Terapi medikamentosa9
1. Belerang endap (sulfur presipitatum) dengan kadar 4-20% dalam bentuk
salap atau krim. Preparat ini karena tidak efektif terhadap stadium telur,
maka penggunaannya tidak boleh kurang dari 3 hari. Kekurangannya yang
lain ialah berbau dan mengotori pakaian dan kadang-kadang menimbulkan
iritasi. Dapat dipakai pada bayi berumur kurang dari 2 tahun.
2. Emulsi benzil-benzoas (20-25%), efektif terhadap semua stadium,
diberikan setiap malam selama tiga hari. Obat ini sulit diperoleh, sering
memberi iritasi, dan kadang-kadang makin gatal setelah dipakai.
3. Gama Benzena Heksa Klorida (gameksan = gammexane) kadarnya 1%
dalam krim atau losio, termasuk obat pilihan karena efektif terhadap
semua stadium, mudah digunakan, dan jarang memberi iritasi. Obat ini
tidak dianjurkan pada anak di bawah 6 tahun dan wanita hamil, karena
toksis terhadap susunan saraf pusat. Pemberiannya cukup sekali, kecuali
jika masih ada gejala diulangi seminggu kemudian.

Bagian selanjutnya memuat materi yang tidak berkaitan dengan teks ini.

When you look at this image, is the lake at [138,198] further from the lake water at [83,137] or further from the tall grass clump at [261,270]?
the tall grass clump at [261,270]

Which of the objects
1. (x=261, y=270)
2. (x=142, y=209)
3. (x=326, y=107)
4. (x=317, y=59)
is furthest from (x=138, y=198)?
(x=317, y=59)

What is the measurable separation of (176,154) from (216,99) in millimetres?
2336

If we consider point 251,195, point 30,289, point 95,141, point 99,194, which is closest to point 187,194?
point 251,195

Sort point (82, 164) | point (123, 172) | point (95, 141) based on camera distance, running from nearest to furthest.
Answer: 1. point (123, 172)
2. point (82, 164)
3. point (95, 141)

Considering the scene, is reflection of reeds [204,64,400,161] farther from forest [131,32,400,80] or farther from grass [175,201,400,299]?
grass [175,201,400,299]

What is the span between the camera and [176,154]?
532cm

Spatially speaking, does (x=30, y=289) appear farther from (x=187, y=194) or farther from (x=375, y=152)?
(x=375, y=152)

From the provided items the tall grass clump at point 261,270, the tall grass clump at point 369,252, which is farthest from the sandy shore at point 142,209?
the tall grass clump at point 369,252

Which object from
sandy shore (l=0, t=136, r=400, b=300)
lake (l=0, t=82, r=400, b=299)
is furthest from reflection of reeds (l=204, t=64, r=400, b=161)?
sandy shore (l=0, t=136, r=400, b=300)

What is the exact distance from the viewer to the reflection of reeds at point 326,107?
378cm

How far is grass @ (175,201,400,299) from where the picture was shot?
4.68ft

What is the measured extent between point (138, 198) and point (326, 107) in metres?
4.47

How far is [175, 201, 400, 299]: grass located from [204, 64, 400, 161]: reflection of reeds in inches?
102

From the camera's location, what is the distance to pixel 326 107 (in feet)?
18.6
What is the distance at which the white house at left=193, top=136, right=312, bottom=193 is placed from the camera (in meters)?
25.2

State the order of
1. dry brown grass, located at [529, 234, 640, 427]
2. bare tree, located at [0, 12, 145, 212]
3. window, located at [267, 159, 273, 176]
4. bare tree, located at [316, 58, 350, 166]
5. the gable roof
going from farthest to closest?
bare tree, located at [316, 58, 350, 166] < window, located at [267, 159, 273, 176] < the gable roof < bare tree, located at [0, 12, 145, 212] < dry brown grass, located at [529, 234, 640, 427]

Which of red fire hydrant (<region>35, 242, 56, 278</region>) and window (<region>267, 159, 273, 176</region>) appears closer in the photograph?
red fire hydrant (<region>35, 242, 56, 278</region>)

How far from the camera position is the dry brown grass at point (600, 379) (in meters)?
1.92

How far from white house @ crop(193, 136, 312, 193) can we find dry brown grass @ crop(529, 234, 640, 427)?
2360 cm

4. Krotamiton 10% dalam krim atau losio juga merupakan obat pilihan,
mempunyai dua efek sebagai antiskabies dan anti gatal; harus dijauhkan
dari mata, mulut, dan uretra.
5. Permetrin dengan kadar 5% dalam krim, kurang toksik dibandingkan
gameksan, efektivitasnya sama, aplikasi hanya sekali dihapus setelah 10
jam. Bila belum sembuh diulangi setelah seminggu. Tidak dianjurkan pada
bayi di bawah umur 2 bulan.
Terapi non-medikamentosa
Selain memberikan terapi medikamentosa, pasien skabies juga harus dibekali
dengan pendidikan tentang beberapa hal terkait antara lain:
a. Tekankan bahwa obat-obatan harus digunakan dengan benar untuk
menghindari kerugian lebih lanjut
b. Jelaskan bahwa rasa gatal dapat menetap karena adanya reaksi alergi yang
berlangsung selama beberapa minggu setelah pengobatan, tetapi akhirnya
akan membaik
c. Jelaskan tentang pentingnya pengobatan terhadap lingkungan sekitarnya.
Epidemiologi
Penyakit ini banyak dijumpai pada anak dan orang dewasa muda, tetapi dapat
juga mengenai semua umur. Insidensi sama pada pria dan wanita. Banyak faktor
yang menunjang perkembangan penyakit ini, antara lain: sosial ekonomi yang
rendah, higiene yang buruk, hubungan seksual yang sifatnya promiskuitas,
kesalahan diagnosis, dan perkembangan dermografik serta ekologik. Penyakit
ini dapat dimasukkan ke dalam P.H.S. (Penyakit akibat Hubungan Seksual).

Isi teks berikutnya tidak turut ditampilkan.